SET EXERCISE
Can you convert every line of the records below into a JSON list of strings, one string per line, skipping blank lines and leaving the pictures out?

——

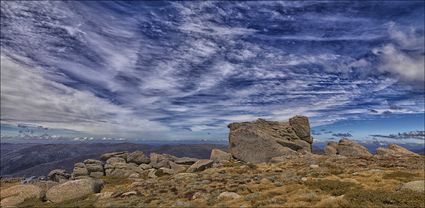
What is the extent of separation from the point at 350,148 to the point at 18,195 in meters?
59.8

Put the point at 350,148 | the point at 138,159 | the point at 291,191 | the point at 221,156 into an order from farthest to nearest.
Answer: the point at 138,159 → the point at 350,148 → the point at 221,156 → the point at 291,191

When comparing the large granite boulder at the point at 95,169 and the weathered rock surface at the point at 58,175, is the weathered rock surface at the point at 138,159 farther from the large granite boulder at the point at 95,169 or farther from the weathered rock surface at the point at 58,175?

——

THE SOLUTION
[
  "What is the extent of separation from the point at 350,148 to the point at 18,195 in meters?",
  "59.8",
  "Put the point at 350,148 | the point at 138,159 | the point at 291,191 | the point at 221,156 into an order from farthest to nearest.",
  "Answer: the point at 138,159 → the point at 350,148 → the point at 221,156 → the point at 291,191",
  "When comparing the large granite boulder at the point at 95,169 and the weathered rock surface at the point at 58,175, is the weathered rock surface at the point at 138,159 farther from the large granite boulder at the point at 95,169 or farther from the weathered rock surface at the point at 58,175?"
]